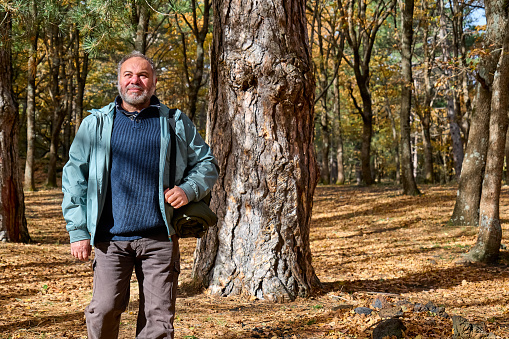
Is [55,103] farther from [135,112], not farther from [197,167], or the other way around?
[197,167]

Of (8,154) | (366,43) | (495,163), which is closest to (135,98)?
(495,163)

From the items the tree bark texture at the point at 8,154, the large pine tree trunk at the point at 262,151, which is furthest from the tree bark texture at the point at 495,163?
the tree bark texture at the point at 8,154

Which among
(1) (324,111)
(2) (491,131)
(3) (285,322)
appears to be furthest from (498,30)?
(1) (324,111)

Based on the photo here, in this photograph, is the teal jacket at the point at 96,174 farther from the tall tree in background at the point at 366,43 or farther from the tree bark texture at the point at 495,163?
the tall tree in background at the point at 366,43

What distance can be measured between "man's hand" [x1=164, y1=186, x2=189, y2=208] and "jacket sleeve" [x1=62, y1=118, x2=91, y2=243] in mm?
531

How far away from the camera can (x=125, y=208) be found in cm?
284

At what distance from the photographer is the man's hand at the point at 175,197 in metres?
2.82

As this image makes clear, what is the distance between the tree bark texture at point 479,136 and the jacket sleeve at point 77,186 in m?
7.14

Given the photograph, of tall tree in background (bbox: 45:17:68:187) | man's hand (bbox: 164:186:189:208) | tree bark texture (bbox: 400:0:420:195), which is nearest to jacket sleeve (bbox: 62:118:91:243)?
man's hand (bbox: 164:186:189:208)

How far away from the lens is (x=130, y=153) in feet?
9.45

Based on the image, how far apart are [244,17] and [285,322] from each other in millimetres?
3179

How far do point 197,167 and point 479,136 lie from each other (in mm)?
7419

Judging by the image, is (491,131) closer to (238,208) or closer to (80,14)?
(238,208)

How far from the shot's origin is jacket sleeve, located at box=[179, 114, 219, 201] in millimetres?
2973
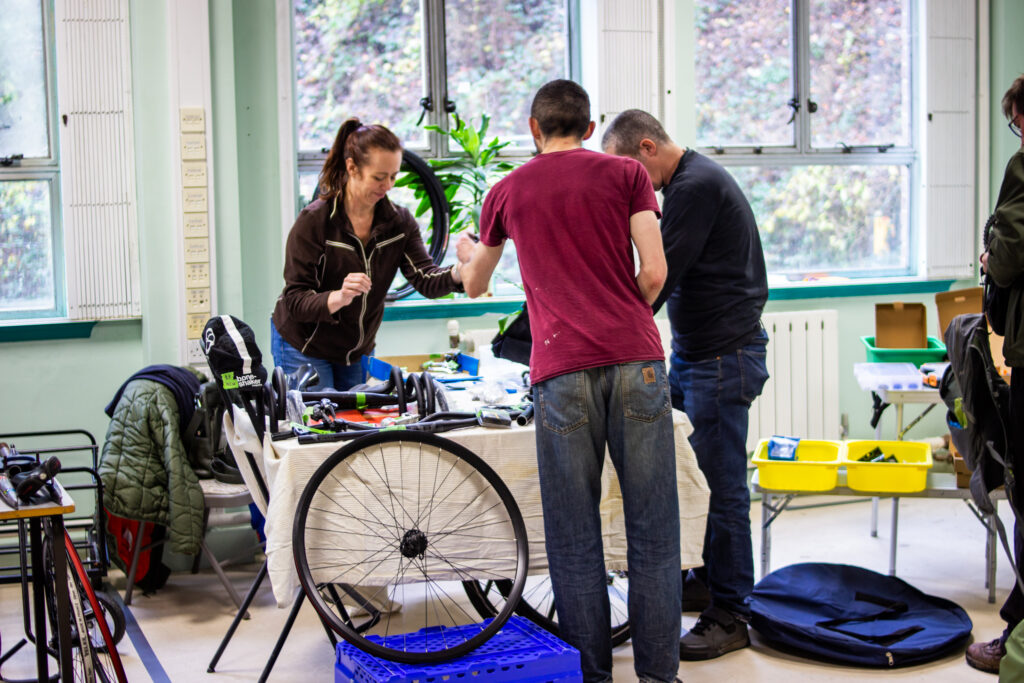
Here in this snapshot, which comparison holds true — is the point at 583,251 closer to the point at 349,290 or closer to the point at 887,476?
the point at 349,290

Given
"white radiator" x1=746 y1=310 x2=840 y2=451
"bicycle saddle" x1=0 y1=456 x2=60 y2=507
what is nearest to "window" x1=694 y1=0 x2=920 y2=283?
"white radiator" x1=746 y1=310 x2=840 y2=451

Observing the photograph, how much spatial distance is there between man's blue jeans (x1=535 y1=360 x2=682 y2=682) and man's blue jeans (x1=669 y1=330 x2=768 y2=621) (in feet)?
2.00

·····

* [Task directions]:
Revise all of the entries above by changing every "jacket sleeve" to "coat sleeve" and leaving everything else the same. Leave the pictures out of your answer.

* [Expected output]:
Is [55,103] farther from [135,112], not farther from [197,167], or the other way around?
[197,167]

Of (8,154) | (366,43) | (495,163), which is closest to (135,98)?
(495,163)

From the items the tree bark texture at the point at 8,154, the large pine tree trunk at the point at 262,151, which is furthest from the tree bark texture at the point at 495,163?
the tree bark texture at the point at 8,154

Which among
(1) (324,111)
(2) (491,131)
(3) (285,322)
appears to be furthest from (498,30)?
(1) (324,111)

Based on the photo here, in this photograph, is the teal jacket at the point at 96,174 farther from the tall tree in background at the point at 366,43 or farther from the tree bark texture at the point at 495,163?
the tall tree in background at the point at 366,43

What distance can be measured between "man's hand" [x1=164, y1=186, x2=189, y2=208] and "coat sleeve" [x1=62, y1=118, x2=91, y2=243] in mm?
531

How far away from the camera can (x=125, y=208) be found in cm?
284

At what distance from the photographer is the man's hand at the point at 175,197 in metres?
2.82

As this image makes clear, what is the distance between the tree bark texture at point 479,136 and the coat sleeve at point 77,186 in m?
7.14

Given the photograph, of tall tree in background (bbox: 45:17:68:187) | man's hand (bbox: 164:186:189:208) | tree bark texture (bbox: 400:0:420:195), which is nearest to coat sleeve (bbox: 62:118:91:243)?
man's hand (bbox: 164:186:189:208)

How far away from the lens is (x=130, y=153) in feet?
9.45

Based on the image, how far apart are [244,17] and [285,322] from each other in millimetres?
3179

How far do point 197,167 and point 479,136 lie from each other (in mm)?
7419

Judging by the image, is (491,131) closer to (238,208) or closer to (80,14)?
(238,208)

How far from the shot's origin is coat sleeve, located at box=[179, 114, 219, 201] in millimetres?
2973
Here in this snapshot, which comparison holds true — is the point at 583,251 closer to the point at 349,290 or closer to the point at 887,476?
the point at 349,290

Given
"white radiator" x1=746 y1=310 x2=840 y2=451
"bicycle saddle" x1=0 y1=456 x2=60 y2=507
what is nearest to "window" x1=694 y1=0 x2=920 y2=283?
"white radiator" x1=746 y1=310 x2=840 y2=451

Observing the photograph, how much spatial distance is there between man's blue jeans (x1=535 y1=360 x2=682 y2=682) and man's blue jeans (x1=669 y1=330 x2=768 y2=621) (in feet)?
2.00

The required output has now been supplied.